At a time of turmoil in US politics and with uncertainty over the economy's future, President Trump tilted toward calm and continuity in one important arena this week by nominating Jerome Powell to head the Federal Reserve.
Mr. Powell is already a Fed governor and largely supportive of its current policy stance.
So the announcement is in effect a vote not to rock the boat at the institution charged with keeping the economy on a strong course, safeguarding it from financial crisis, and helping to set norms for central banks worldwide...
...“We’re very fortunate that we have a lot of very talented public servants at the Federal Reserve who really are nonpartisan and trying to do the best they can for the economy," says Michael Klein, a professor of international economics at Tufts’ University’s Fletcher School of Law and Diplomacy. "It seems [that Powell] understands that culture and wouldn't want to upset the apple cart.”
“There’s no rampant inflation. In fact the Fed has not even met its 2 percent ... target” for annual change in consumer prices, he adds.
Economists generally say a moderate level of inflation is healthier for an economy than very much or none...
...Perhaps most significant, his background is in law, investing, and government – so if confirmed Powell would break with the recent tradition of economists at the helm.
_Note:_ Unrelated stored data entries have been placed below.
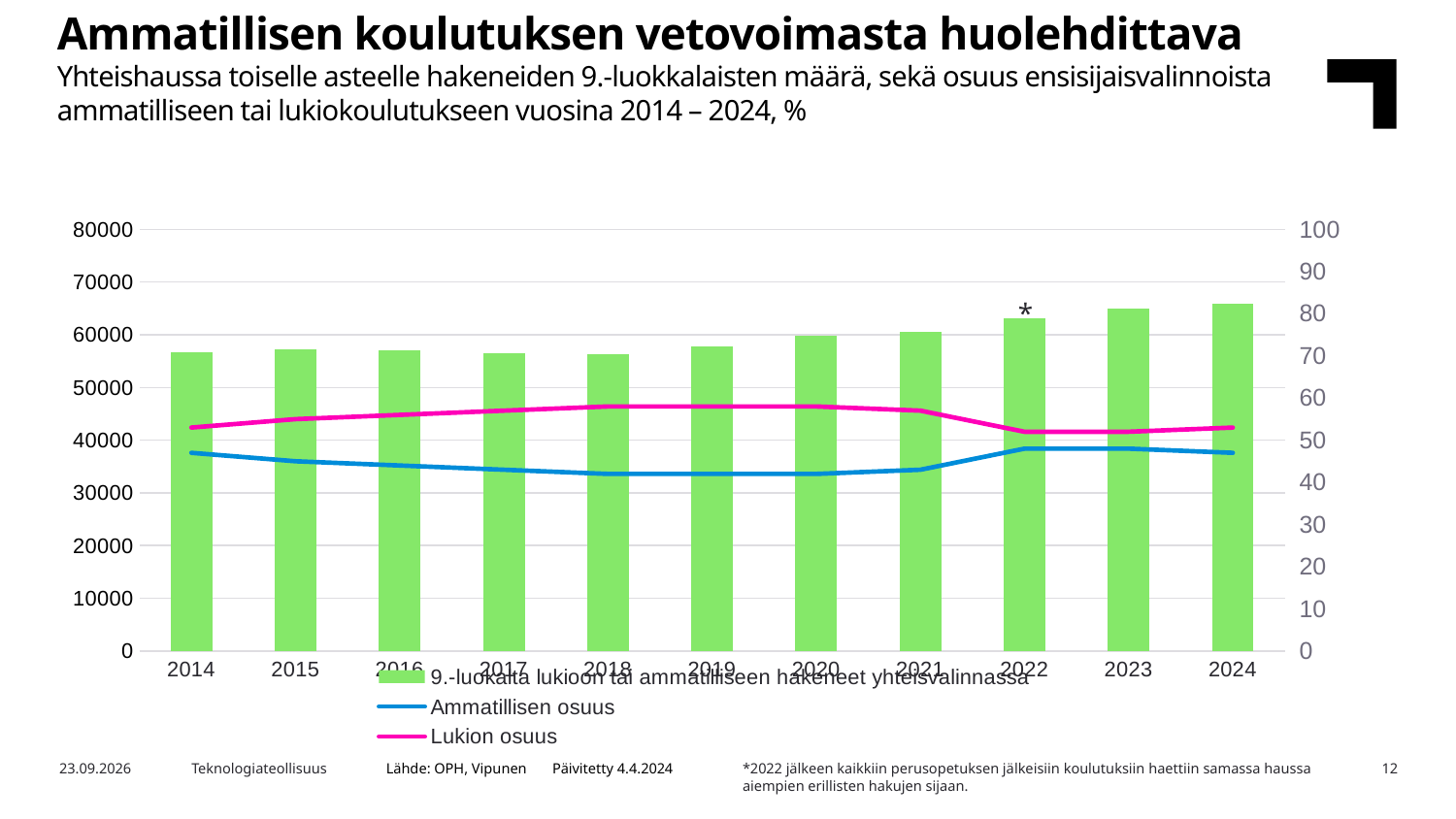
Is the bar value for 2014 greater or less than 60000? less How many series does the chart legend list? 3 How many years are shown on the x axis of the chart? 11 Is the Ammatillisen osuus value for 2019 greater or less than 50 on the right axis? less What kind of chart is shown on the slide? A combined bar and line chart In 2019, which is higher: Ammatillisen osuus or Lukion osuus? Lukion osuus Which year has the tallest bar for 9.-luokalta lukioon tai ammatilliseen hakeneet yhteisvalinnassa? 2024 What colour is the line for Lukion osuus? Pink Which year's bar is marked with an asterisk? 2022 Do the bar values rise or fall from 2020 to 2024? rise Is the Lukion osuus value for 2019 greater or less than 50 on the right axis? greater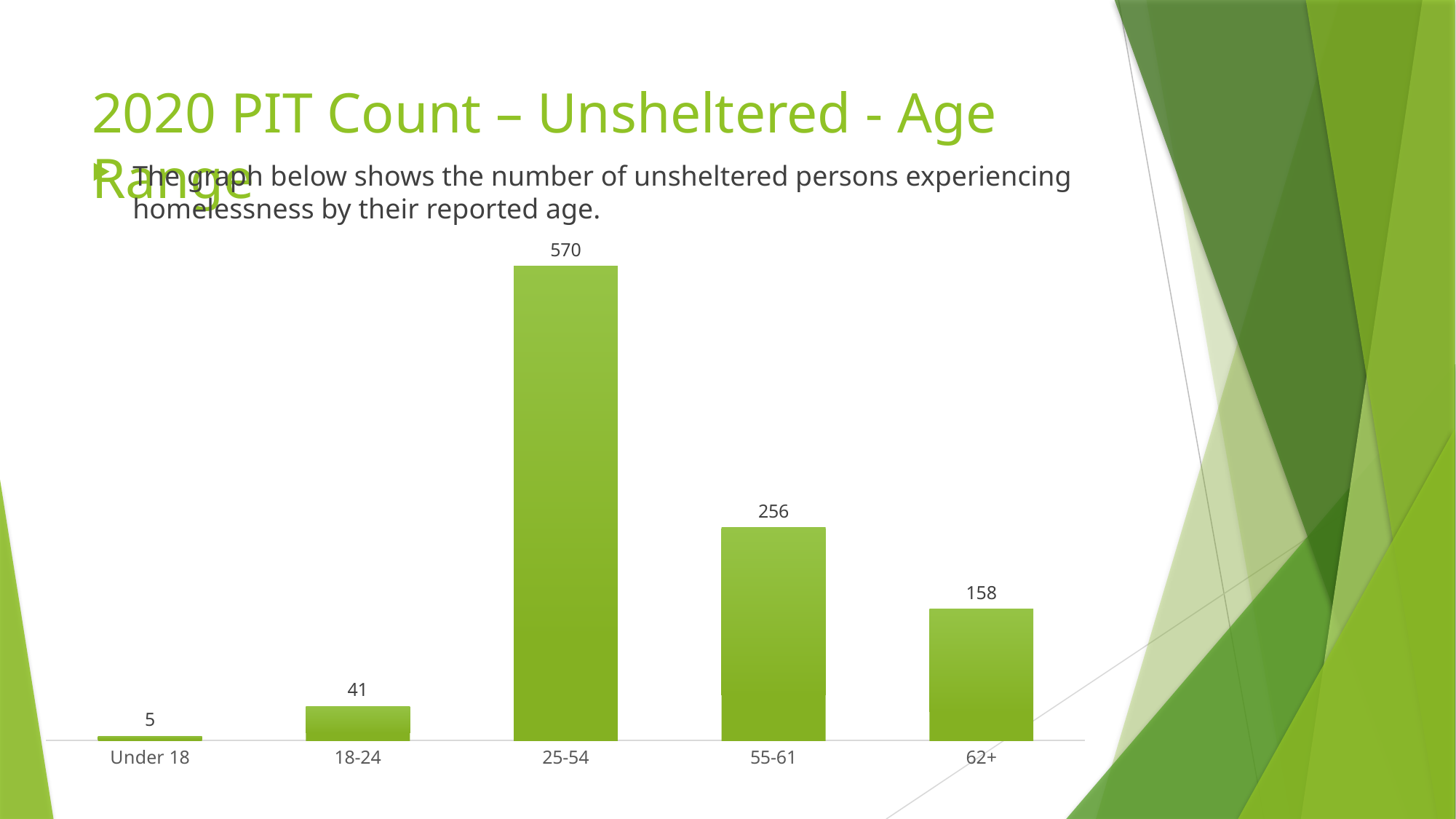
What kind of chart is shown on the slide? Bar chart What is the difference between the values for 55-61 and 62+? 98 Which age range has the lowest value? Under 18 Which is larger, the value for 18-24 or the value for 62+? 62+ What is the value for the 18-24 age range? 41 Which age range has the highest value? 25-54 What is the value for the 25-54 age range? 570 How many age range categories are shown in the chart? 5 What is the difference between the values for 25-54 and 55-61? 314 What colour are the bars in the chart? Green What is the value for the Under 18 age range? 5 What is the value for the 62+ age range? 158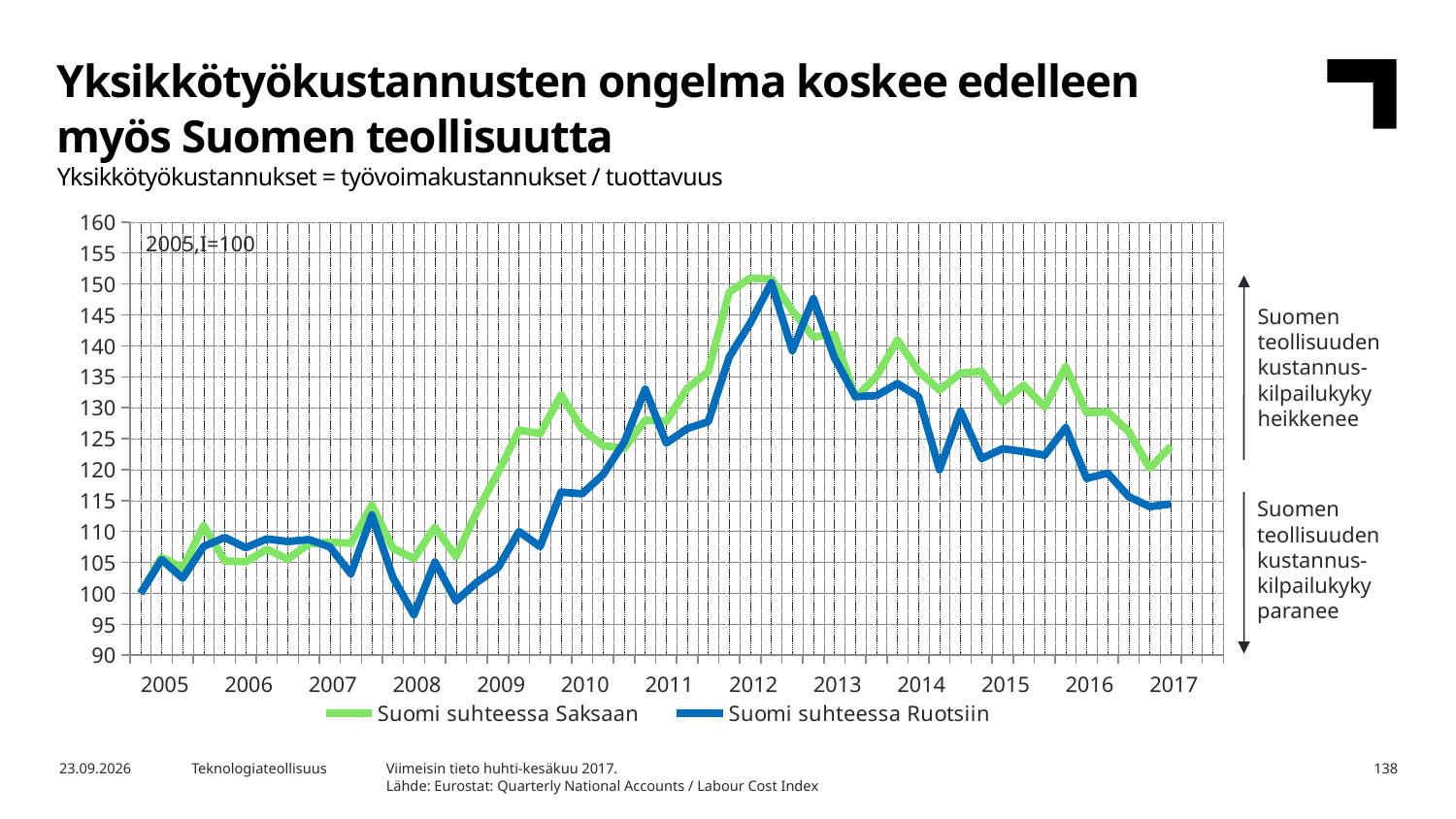
What are the two series named in the legend? Suomi suhteessa Saksaan; Suomi suhteessa Ruotsiin Is the value of 'Suomi suhteessa Saksaan' at the end of the series in 2017 greater or less than 120? greater What kind of chart is shown on the slide? Line chart Do both series rise or fall overall from their 2012 peak to 2017? Fall In which year does 'Suomi suhteessa Ruotsiin' reach its lowest value? 2008 How many series does the legend list? 2 In which year does 'Suomi suhteessa Saksaan' reach its highest value? 2012 At the end of the series in 2017, which line is higher: 'Suomi suhteessa Saksaan' or 'Suomi suhteessa Ruotsiin'? Suomi suhteessa Saksaan Is the value of 'Suomi suhteessa Ruotsiin' at the end of the series in 2017 greater or less than 120? less What colour is the line for 'Suomi suhteessa Ruotsiin'? Blue Is the lowest value of 'Suomi suhteessa Ruotsiin' in 2008 greater or less than 100? less What is the index value of both series at the start of 2005, according to the note on the chart? 100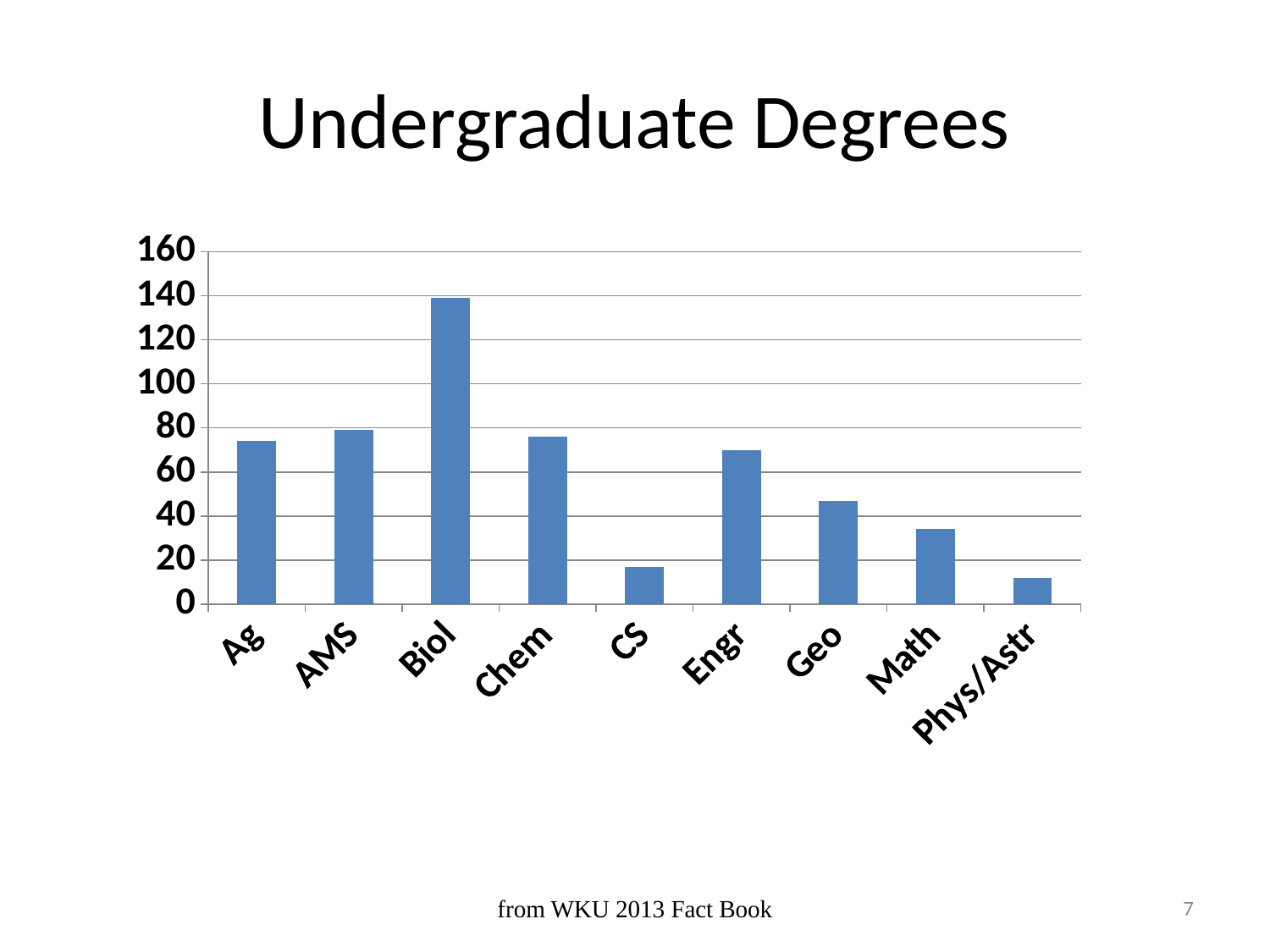
Which is larger, the value for Geo or the value for Math? Geo Is the value for Geo greater or less than 40? greater Is the value for Engr greater or less than 60? greater What is the title of the chart? Undergraduate Degrees How many categories are shown on the x axis? 9 Is the value for Biol greater or less than 120? greater Which category has the lowest number of undergraduate degrees? Phys/Astr Which category has the highest number of undergraduate degrees? Biol Which is larger, the value for CS or the value for Engr? Engr What kind of chart is shown on the slide? bar chart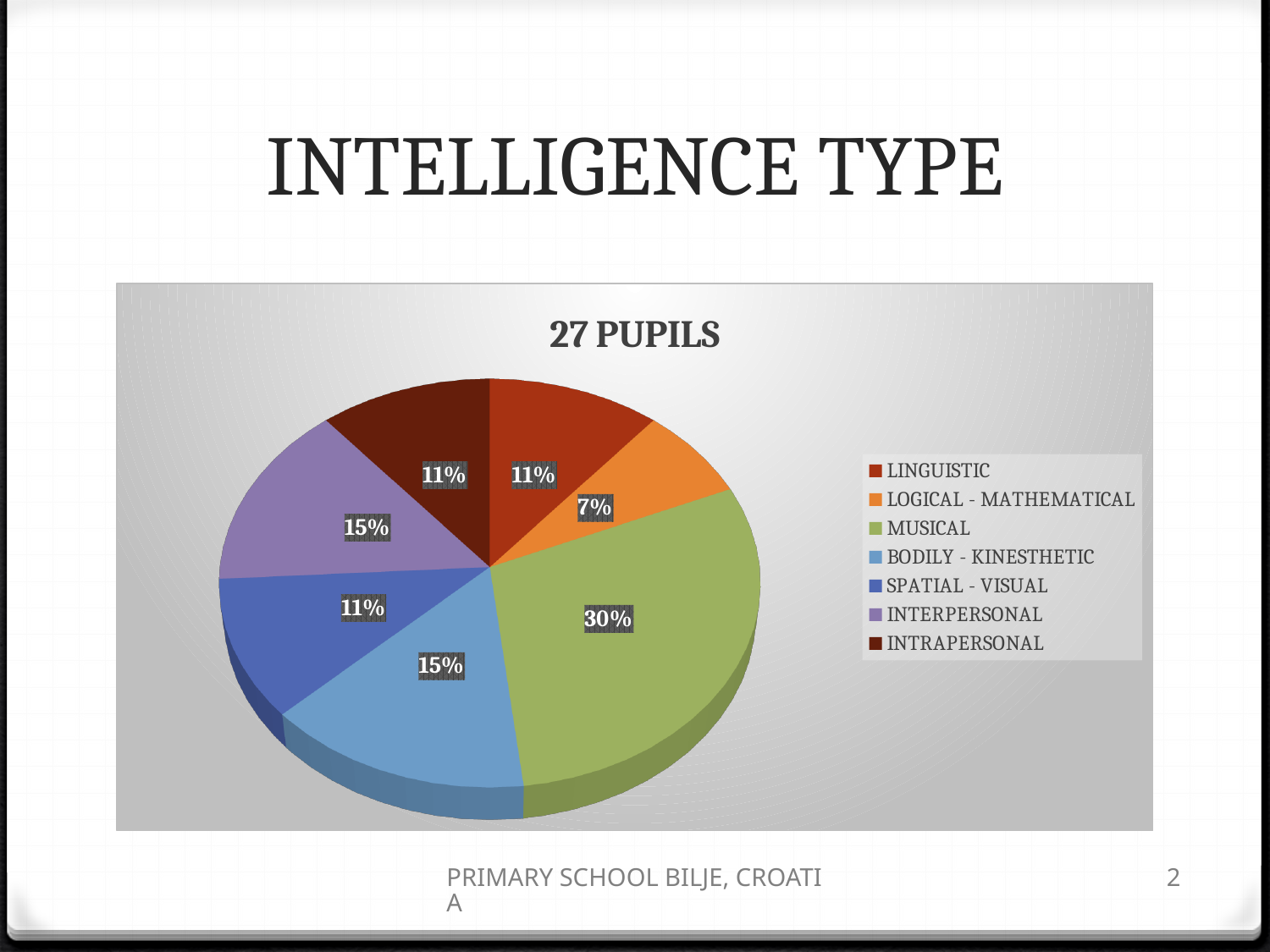
What share of the pie does INTERPERSONAL take? 15% What is the difference in percentage points between MUSICAL and LOGICAL - MATHEMATICAL? 23 What is the title of the chart? 27 PUPILS Which intelligence type has the smallest slice of the pie? LOGICAL - MATHEMATICAL Which intelligence type has the largest slice of the pie? MUSICAL What kind of chart is shown on the slide? pie chart What share of the pie does LINGUISTIC take? 11% What share of the pie does LOGICAL - MATHEMATICAL take? 7% How many slices does the pie chart have? 7 Which is larger, the share for BODILY - KINESTHETIC or the share for SPATIAL - VISUAL? BODILY - KINESTHETIC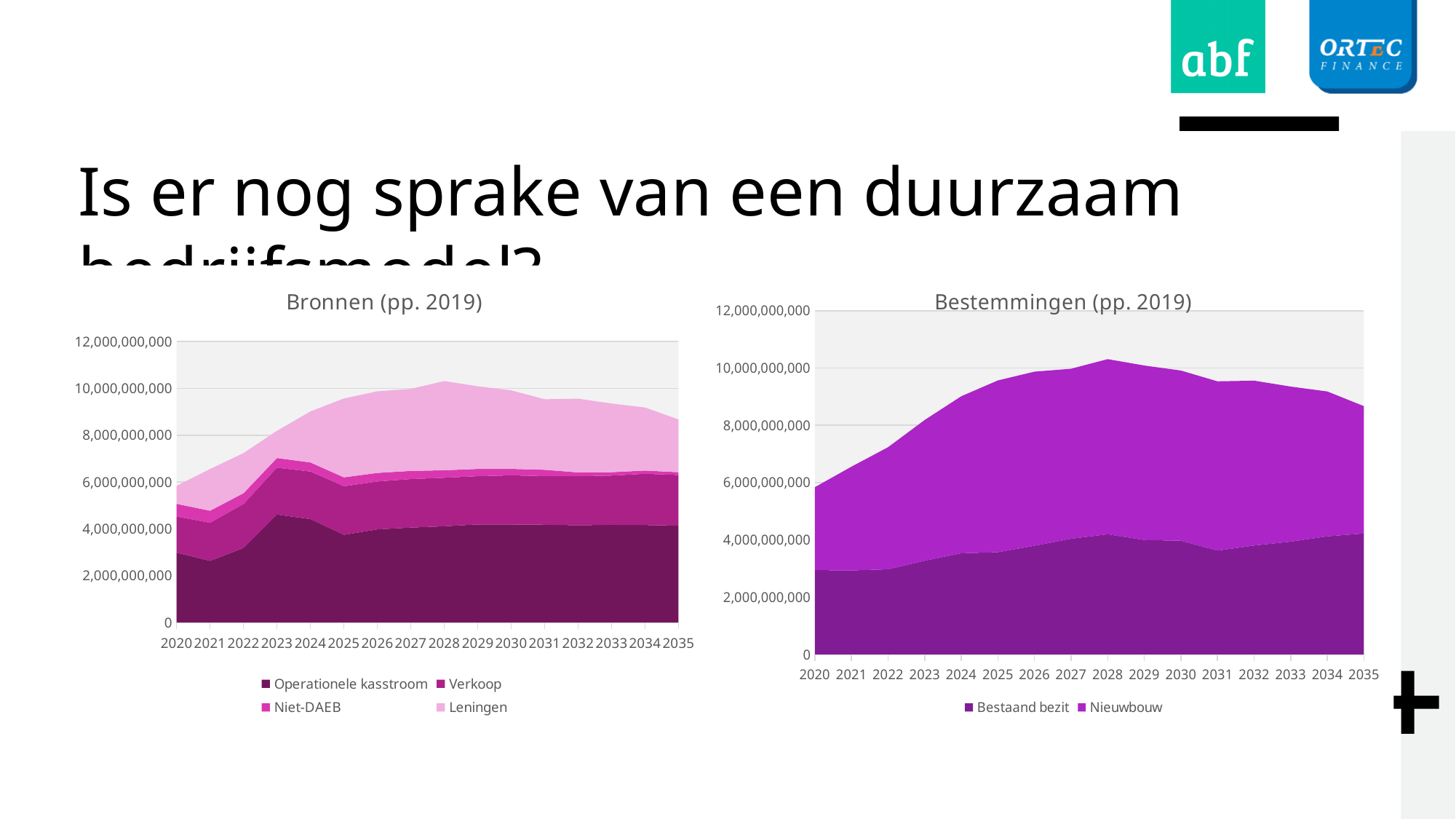
What kind of chart is the "Bronnen (pp. 2019)" chart? Stacked area chart In the "Bestemmingen (pp. 2019)" chart, does the total of all series rise or fall from 2028 to 2035? fall In the "Bestemmingen (pp. 2019)" chart, is the total for 2035 greater or less than 8,000,000,000? greater Which series are listed in the legend of the "Bestemmingen (pp. 2019)" chart? Bestaand bezit and Nieuwbouw In the "Bronnen (pp. 2019)" chart, which year has the lowest total of all series? 2020 In the "Bronnen (pp. 2019)" chart, is the value for Operationele kasstroom in 2020 greater or less than 4,000,000,000? less How many series does the legend of the "Bronnen (pp. 2019)" chart list? 4 In the "Bronnen (pp. 2019)" chart, which year has the highest total of all series? 2028 In the "Bestemmingen (pp. 2019)" chart, which year has the highest total of all series? 2028 In the "Bestemmingen (pp. 2019)" chart, which year has the lowest total of all series? 2020 How many years are shown on the x axis of the "Bestemmingen (pp. 2019)" chart? 16 How many series does the legend of the "Bestemmingen (pp. 2019)" chart list? 2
That, some analysts say, could be a liability should the Fed find itself facing another crisis akin to the 2008 crash for banks and the economy.
“Having a PhD is not by itself any kind of indicator of competence,” says Mr. Klein, who is also founder of the EconoFact website. “But having that kind of background might be especially valuable” in a crisis.
“Yellen and [her predecessor Ben] Bernanke were very much responsible for bringing the economy out of what could have been a catastrophic event,” he adds.